Firstly you can't select a motor without the characteristics of the driven load. In this case the requirement is to un-stick the load against it's frictional resistance which requires a torque (T1) and then to accelerate the load at the required rate which requires an additional torque (T2).
The addition of these two torques gives the minimum torque required to run the load up to the required speed (T3), in this case 6 rev/min. All basic stuff calculable from first principles by any mechanical engineer.
The drive to the load is via a 10:1 belt drive thus requiring a drive unit of 60 rev/min, typically I'd be looking at a spur geared motor unit from Flender, SEW, et al.
The requirement for this unit would be to provide a starting torque in excess of T3 for the acceleration phase, then in excess of T1 to maintain rotation once acceleration has has been completed. Select from a manufacturers catalogue or discuss with their applications engineer.

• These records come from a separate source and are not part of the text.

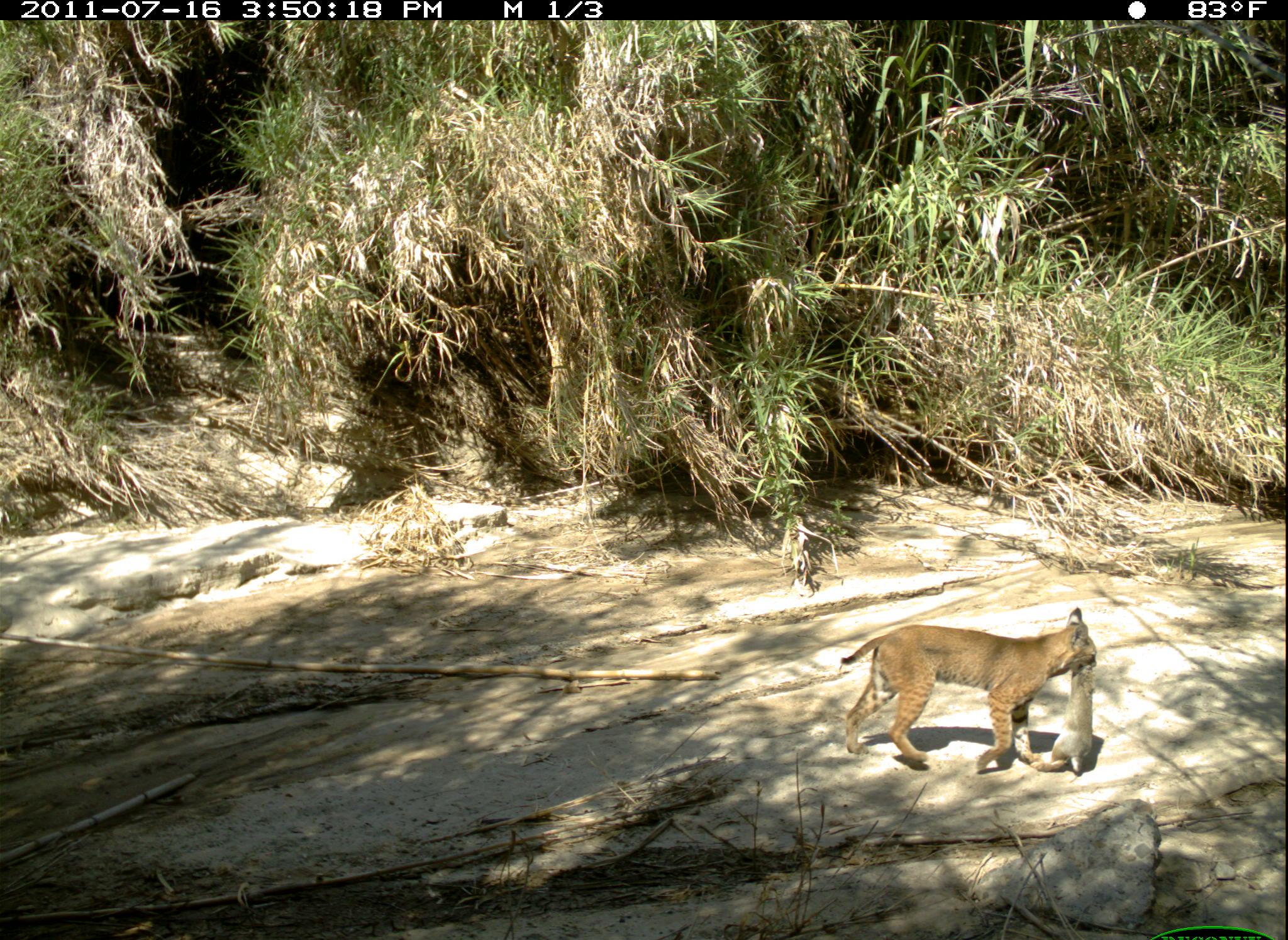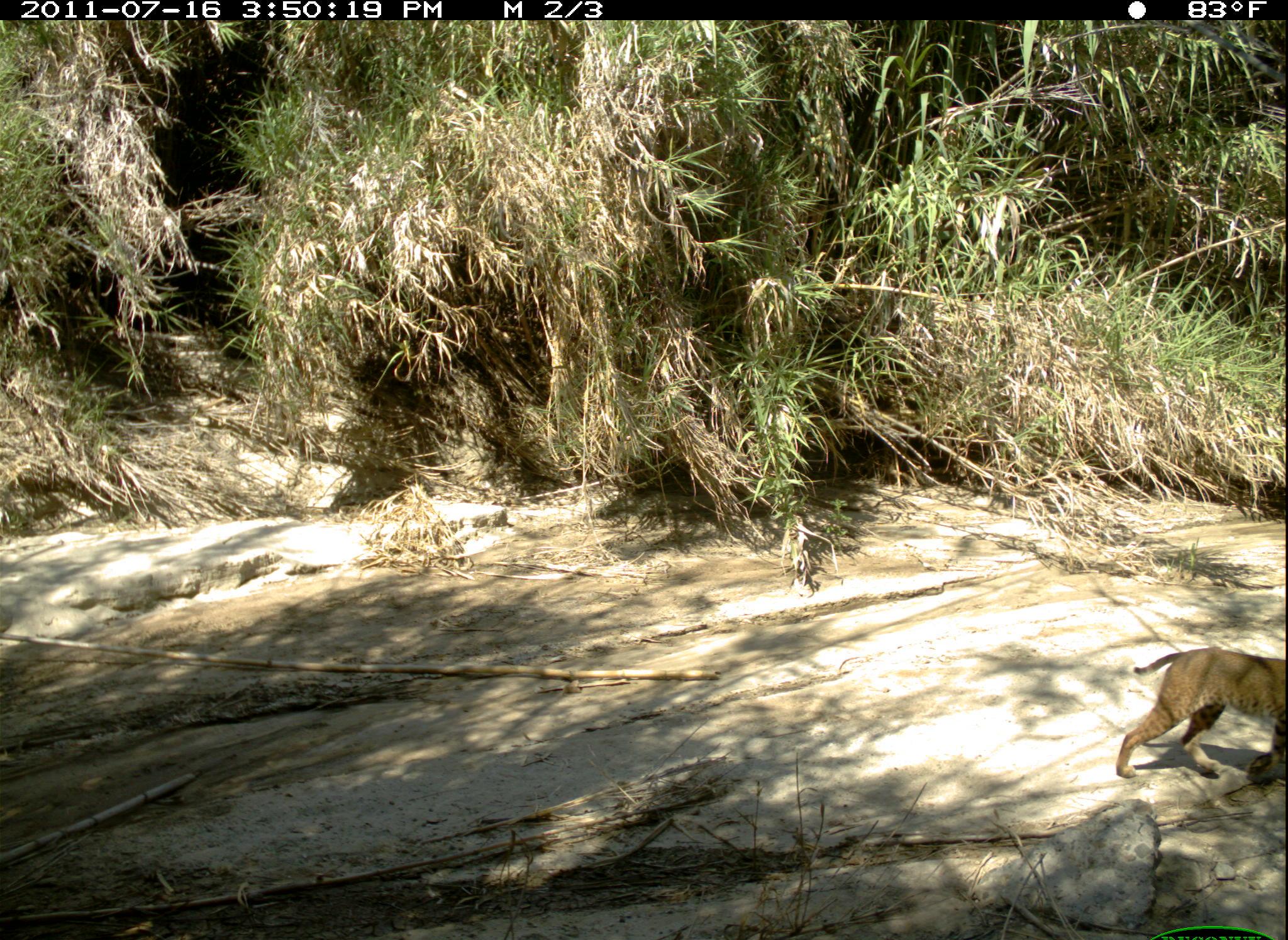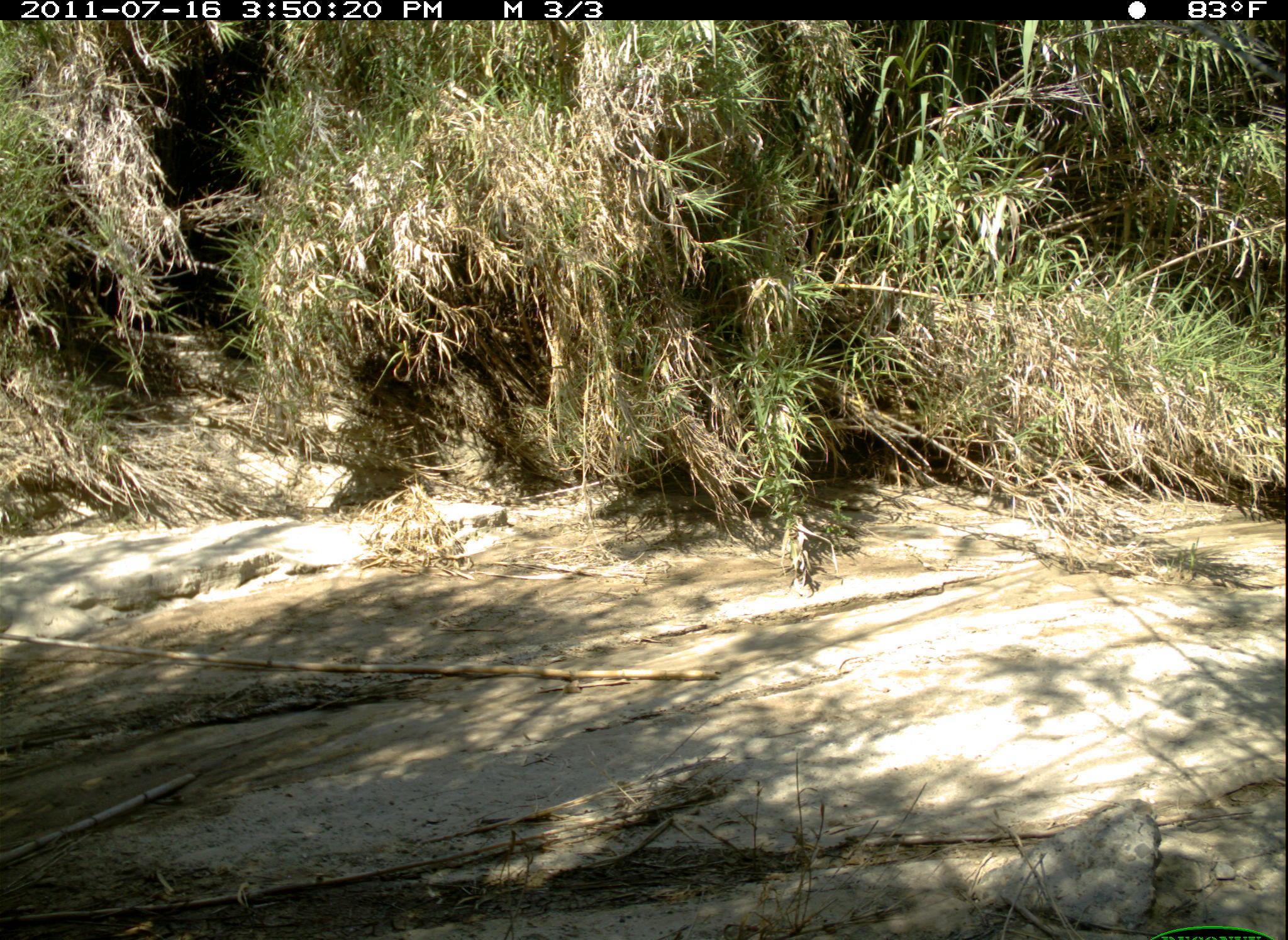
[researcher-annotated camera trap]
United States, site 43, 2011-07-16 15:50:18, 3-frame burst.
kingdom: Animalia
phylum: Chordata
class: Mammalia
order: Carnivora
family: Felidae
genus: Lynx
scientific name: Lynx rufus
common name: bobcat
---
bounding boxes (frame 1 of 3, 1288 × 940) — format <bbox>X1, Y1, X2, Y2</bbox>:
bobcat: <bbox>823, 588, 1114, 770</bbox>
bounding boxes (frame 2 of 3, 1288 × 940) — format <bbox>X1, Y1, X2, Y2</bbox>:
bobcat: <bbox>1101, 638, 1285, 797</bbox>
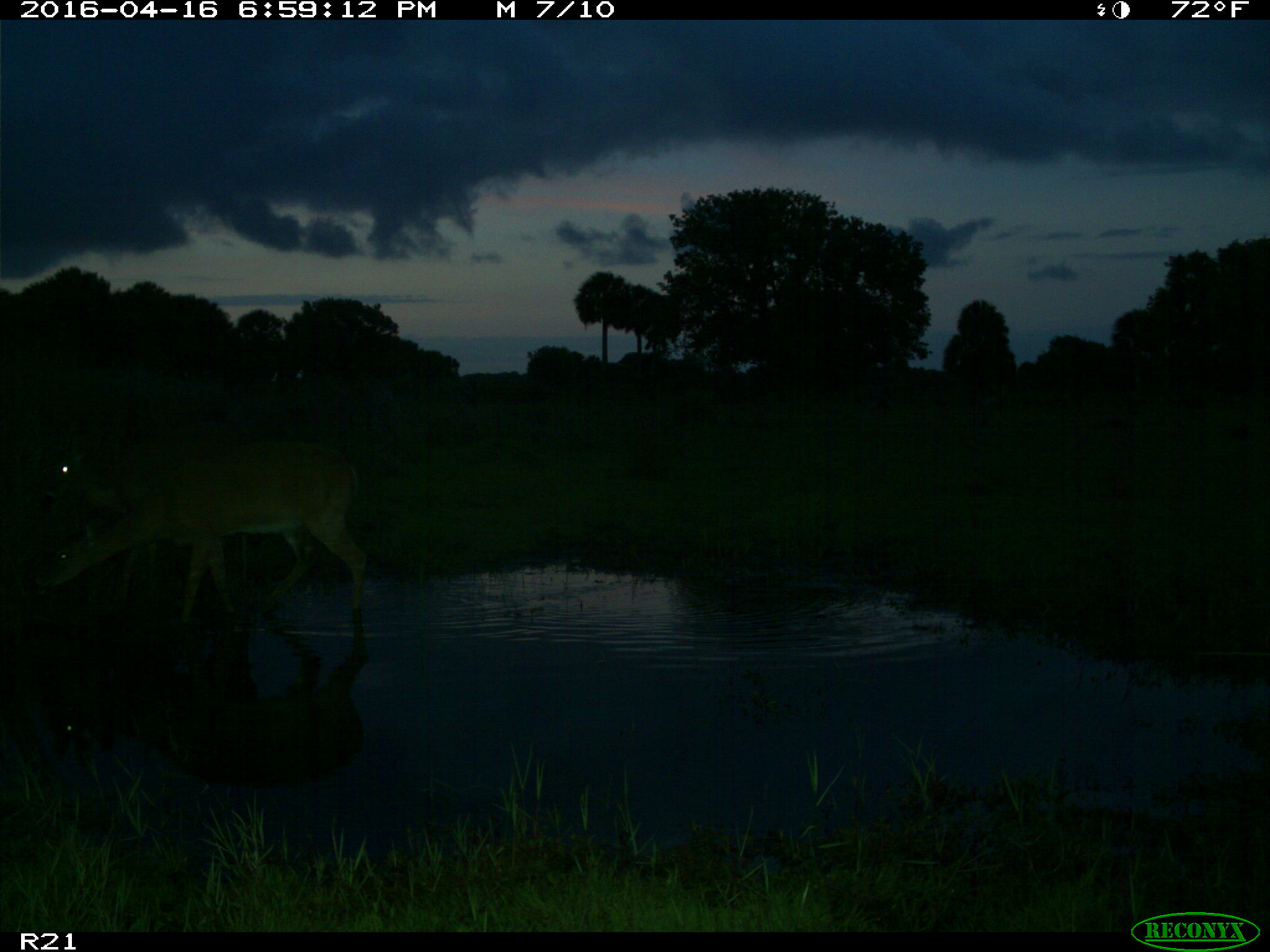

Much information was omitted from the original question so the above is is just the generalised solution.
IMO, all of the above is a first principle approach.
Too much reliance charts, graphs, tables, derived formulae frequently leads to ignorance of underlying engineering principles and very quickly the misapplication of data. It's a sad truth that many who read from charts and graphs, put numbers into derived formulae or run computer programmes have no concept of what lies behind the answers they get.